Gastrolobium propinquum

Scientific classification
- Kingdom: Plantae
- Clade: Tracheophytes
- Clade: Angiosperms
- Clade: Eudicots
- Clade: Rosids
- Order: Fabales
- Family: Fabaceae
- Subfamily: Faboideae
- Genus: Gastrolobium
- Species: G. propinquum
- Binomial name: Gastrolobium propinquum C.A.Gardner

= Gastrolobium propinquum =

- Genus: Gastrolobium
- Species: propinquum
- Authority: C.A.Gardner|

Species of legume

Gastrolobium propinquum is a shrub in the family Fabaceae, endemic to the Southwest Australia savanna region, which is toxic to many animals. It has been given the common name Hutt River poison.

==Description==
A low growing and bushy shrub, reaching 1 or 1.8 metres in height. The flowers appear from June to September in its native habitat. These are orange, yellow and red, their bracts are chestnut brown, and are held in long and slender racemes. The inflorescence extends beyond the ends of the branchlets, in an uncrowded display, and also appear at the leaf axils. The branches may be spreading, erect, or whorled, the branchlets are angled. Leaves appear in threes, are between 30 and 50 millimetres long, slightly folded along the central vein and finely pointed at the tip.

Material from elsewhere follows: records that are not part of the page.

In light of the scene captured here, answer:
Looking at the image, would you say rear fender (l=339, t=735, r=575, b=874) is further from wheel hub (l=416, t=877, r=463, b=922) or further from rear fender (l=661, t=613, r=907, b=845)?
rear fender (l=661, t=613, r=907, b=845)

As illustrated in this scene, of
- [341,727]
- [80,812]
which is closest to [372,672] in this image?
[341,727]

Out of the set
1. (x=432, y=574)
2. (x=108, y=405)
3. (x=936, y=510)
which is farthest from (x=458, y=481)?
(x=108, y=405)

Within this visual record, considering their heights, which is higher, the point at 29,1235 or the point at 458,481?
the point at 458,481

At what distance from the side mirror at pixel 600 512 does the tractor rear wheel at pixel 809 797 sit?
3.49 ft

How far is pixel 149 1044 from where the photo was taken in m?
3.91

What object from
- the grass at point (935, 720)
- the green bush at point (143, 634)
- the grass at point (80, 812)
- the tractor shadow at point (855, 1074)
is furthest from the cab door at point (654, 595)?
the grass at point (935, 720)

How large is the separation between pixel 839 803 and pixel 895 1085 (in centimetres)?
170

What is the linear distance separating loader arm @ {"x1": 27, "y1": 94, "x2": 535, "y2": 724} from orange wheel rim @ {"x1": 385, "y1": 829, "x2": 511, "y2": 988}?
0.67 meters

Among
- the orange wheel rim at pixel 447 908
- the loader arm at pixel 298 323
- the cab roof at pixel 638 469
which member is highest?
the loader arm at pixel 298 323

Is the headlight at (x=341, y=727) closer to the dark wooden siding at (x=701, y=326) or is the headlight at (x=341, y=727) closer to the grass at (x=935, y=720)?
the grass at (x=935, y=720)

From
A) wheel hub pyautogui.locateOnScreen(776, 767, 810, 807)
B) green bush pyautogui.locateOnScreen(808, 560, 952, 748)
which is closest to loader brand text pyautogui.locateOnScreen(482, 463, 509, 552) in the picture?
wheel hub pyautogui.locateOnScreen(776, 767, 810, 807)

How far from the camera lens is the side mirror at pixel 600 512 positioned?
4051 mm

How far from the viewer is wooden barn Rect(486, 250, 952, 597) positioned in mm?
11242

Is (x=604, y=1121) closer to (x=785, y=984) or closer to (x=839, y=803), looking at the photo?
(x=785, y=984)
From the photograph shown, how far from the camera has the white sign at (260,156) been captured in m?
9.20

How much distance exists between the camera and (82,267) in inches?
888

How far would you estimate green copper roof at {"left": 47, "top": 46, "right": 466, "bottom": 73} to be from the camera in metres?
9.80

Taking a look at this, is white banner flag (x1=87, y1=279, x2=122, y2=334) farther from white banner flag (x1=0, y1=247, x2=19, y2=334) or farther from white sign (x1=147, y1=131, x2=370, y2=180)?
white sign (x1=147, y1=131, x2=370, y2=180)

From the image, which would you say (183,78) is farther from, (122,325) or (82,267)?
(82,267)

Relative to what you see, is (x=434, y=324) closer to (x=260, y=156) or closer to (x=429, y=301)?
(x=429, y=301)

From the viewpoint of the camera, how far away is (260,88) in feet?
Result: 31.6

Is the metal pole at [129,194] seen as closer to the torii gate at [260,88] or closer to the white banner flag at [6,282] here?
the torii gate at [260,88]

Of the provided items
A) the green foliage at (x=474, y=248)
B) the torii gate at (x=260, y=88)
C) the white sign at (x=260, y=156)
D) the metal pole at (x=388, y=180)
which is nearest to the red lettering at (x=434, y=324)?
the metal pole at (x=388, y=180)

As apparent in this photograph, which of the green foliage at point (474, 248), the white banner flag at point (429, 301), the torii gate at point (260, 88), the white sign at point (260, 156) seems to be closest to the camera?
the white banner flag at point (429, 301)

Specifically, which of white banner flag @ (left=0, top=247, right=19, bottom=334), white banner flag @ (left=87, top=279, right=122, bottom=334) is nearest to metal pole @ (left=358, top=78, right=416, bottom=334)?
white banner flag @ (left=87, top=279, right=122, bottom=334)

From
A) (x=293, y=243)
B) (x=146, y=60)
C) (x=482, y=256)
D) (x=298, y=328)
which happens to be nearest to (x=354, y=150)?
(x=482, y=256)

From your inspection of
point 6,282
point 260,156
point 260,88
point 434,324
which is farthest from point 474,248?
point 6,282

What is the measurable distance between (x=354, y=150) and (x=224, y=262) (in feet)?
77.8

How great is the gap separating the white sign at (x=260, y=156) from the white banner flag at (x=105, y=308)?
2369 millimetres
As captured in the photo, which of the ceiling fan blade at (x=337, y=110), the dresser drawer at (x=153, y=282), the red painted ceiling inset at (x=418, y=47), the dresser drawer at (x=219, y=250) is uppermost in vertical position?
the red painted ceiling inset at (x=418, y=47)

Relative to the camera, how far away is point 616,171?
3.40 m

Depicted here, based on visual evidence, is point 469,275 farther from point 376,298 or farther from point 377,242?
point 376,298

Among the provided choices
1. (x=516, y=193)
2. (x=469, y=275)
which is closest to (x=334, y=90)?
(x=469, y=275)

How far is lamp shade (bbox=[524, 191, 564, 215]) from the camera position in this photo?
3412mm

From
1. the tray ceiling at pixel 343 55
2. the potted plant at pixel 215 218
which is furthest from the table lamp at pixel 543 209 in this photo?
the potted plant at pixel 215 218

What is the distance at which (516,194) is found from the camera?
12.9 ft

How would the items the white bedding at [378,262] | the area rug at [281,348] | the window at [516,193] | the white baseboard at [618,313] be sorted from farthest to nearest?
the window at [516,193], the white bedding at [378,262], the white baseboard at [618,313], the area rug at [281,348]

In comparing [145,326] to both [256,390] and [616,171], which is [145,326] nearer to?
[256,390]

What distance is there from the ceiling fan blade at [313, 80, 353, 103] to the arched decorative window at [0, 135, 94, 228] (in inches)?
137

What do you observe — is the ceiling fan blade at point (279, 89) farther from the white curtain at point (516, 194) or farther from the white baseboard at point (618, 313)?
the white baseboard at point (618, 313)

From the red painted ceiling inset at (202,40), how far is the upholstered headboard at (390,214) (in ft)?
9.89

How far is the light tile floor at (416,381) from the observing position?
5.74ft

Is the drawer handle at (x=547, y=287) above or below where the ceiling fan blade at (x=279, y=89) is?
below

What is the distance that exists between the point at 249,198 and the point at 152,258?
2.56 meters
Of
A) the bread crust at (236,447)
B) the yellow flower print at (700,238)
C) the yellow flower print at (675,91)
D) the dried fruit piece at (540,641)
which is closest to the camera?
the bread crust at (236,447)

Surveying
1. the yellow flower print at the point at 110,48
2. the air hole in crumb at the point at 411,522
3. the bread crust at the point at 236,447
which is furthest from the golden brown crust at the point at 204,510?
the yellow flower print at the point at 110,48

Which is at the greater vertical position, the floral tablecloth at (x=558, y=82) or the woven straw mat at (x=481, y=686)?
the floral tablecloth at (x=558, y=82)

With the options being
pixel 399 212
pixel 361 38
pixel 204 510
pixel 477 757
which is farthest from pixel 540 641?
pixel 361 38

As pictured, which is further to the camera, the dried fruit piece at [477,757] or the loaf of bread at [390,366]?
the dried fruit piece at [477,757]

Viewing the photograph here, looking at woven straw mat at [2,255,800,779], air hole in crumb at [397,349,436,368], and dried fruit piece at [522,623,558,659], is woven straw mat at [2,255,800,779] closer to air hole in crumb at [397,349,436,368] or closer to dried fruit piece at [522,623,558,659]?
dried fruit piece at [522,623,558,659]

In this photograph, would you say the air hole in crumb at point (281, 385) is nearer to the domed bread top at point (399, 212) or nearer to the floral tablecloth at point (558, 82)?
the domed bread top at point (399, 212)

This species can only be distinguished from its near relation, Gastrolobium oxylobioides, when the species are in flower.

==Taxonomy==
The species was formally described in 1955 by the state's botanist C.A.Gardner in New Species of Toxic Plants from Western Australia, published in The Western Australian Naturalist. The epithet of the botanical name is from the Latin propinquus (closely connected), is a reference to the close relationship of the species with Gastrolobium oxylobioides.

==Distribution==
This species is usually found along hills and flats, favouring drainage and seasonally wet areas. Soil types are usually clay, sandy or clay-loam, and occurrence in granite and shale. It is known to occur in two regions, specimen collections have been made in the Avon Wheatbelt and in the Geraldton Sandplains to the west.